Top of Provided records

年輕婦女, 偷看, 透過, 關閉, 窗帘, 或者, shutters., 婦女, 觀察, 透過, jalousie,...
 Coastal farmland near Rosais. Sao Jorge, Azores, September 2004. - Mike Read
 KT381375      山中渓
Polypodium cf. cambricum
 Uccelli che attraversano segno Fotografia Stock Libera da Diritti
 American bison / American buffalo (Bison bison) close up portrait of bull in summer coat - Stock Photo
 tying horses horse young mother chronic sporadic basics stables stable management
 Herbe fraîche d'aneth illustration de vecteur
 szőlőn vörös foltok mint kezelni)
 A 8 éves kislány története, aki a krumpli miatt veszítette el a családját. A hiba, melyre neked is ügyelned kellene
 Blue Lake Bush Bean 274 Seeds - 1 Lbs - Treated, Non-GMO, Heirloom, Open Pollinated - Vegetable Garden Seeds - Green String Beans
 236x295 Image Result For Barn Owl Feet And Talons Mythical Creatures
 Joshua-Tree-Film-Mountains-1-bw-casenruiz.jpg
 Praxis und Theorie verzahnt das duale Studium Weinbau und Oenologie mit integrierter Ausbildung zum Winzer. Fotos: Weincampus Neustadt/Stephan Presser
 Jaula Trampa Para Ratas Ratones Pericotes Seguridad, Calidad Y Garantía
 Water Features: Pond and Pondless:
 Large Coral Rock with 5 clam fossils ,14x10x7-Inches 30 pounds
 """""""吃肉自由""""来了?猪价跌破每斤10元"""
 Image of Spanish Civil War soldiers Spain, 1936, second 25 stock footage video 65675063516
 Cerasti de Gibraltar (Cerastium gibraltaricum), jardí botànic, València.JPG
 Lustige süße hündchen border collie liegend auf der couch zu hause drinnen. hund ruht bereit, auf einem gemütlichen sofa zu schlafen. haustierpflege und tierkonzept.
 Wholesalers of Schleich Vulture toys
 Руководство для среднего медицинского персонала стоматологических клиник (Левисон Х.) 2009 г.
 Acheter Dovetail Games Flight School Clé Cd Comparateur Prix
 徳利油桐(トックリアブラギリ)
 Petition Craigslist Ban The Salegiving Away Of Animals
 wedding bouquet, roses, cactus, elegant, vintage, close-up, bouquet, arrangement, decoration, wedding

Bottom of Provided records

Each record above is to be written out again, without any change.

年輕婦女, 偷看, 透過, 關閉, 窗帘, 或者, shutters., 婦女, 觀察, 透過, jalousie,...
 Coastal farmland near Rosais. Sao Jorge, Azores, September 2004. - Mike Read
 KT381375      山中渓
Polypodium cf. cambricum
 Uccelli che attraversano segno Fotografia Stock Libera da Diritti
 American bison / American buffalo (Bison bison) close up portrait of bull in summer coat - Stock Photo
 tying horses horse young mother chronic sporadic basics stables stable management
 Herbe fraîche d'aneth illustration de vecteur
 szőlőn vörös foltok mint kezelni)
 A 8 éves kislány története, aki a krumpli miatt veszítette el a családját. A hiba, melyre neked is ügyelned kellene
 Blue Lake Bush Bean 274 Seeds - 1 Lbs - Treated, Non-GMO, Heirloom, Open Pollinated - Vegetable Garden Seeds - Green String Beans
 236x295 Image Result For Barn Owl Feet And Talons Mythical Creatures
 Joshua-Tree-Film-Mountains-1-bw-casenruiz.jpg
 Praxis und Theorie verzahnt das duale Studium Weinbau und Oenologie mit integrierter Ausbildung zum Winzer. Fotos: Weincampus Neustadt/Stephan Presser
 Jaula Trampa Para Ratas Ratones Pericotes Seguridad, Calidad Y Garantía
 Water Features: Pond and Pondless:
 Large Coral Rock with 5 clam fossils ,14x10x7-Inches 30 pounds
 """""""吃肉自由""""来了?猪价跌破每斤10元"""
 Image of Spanish Civil War soldiers Spain, 1936, second 25 stock footage video 65675063516
 Cerasti de Gibraltar (Cerastium gibraltaricum), jardí botànic, València.JPG
 Lustige süße hündchen border collie liegend auf der couch zu hause drinnen. hund ruht bereit, auf einem gemütlichen sofa zu schlafen. haustierpflege und tierkonzept.
 Wholesalers of Schleich Vulture toys
 Руководство для среднего медицинского персонала стоматологических клиник (Левисон Х.) 2009 г.
 Acheter Dovetail Games Flight School Clé Cd Comparateur Prix
 徳利油桐(トックリアブラギリ)
 Petition Craigslist Ban The Salegiving Away Of Animals
 wedding bouquet, roses, cactus, elegant, vintage, close-up, bouquet, arrangement, decoration, wedding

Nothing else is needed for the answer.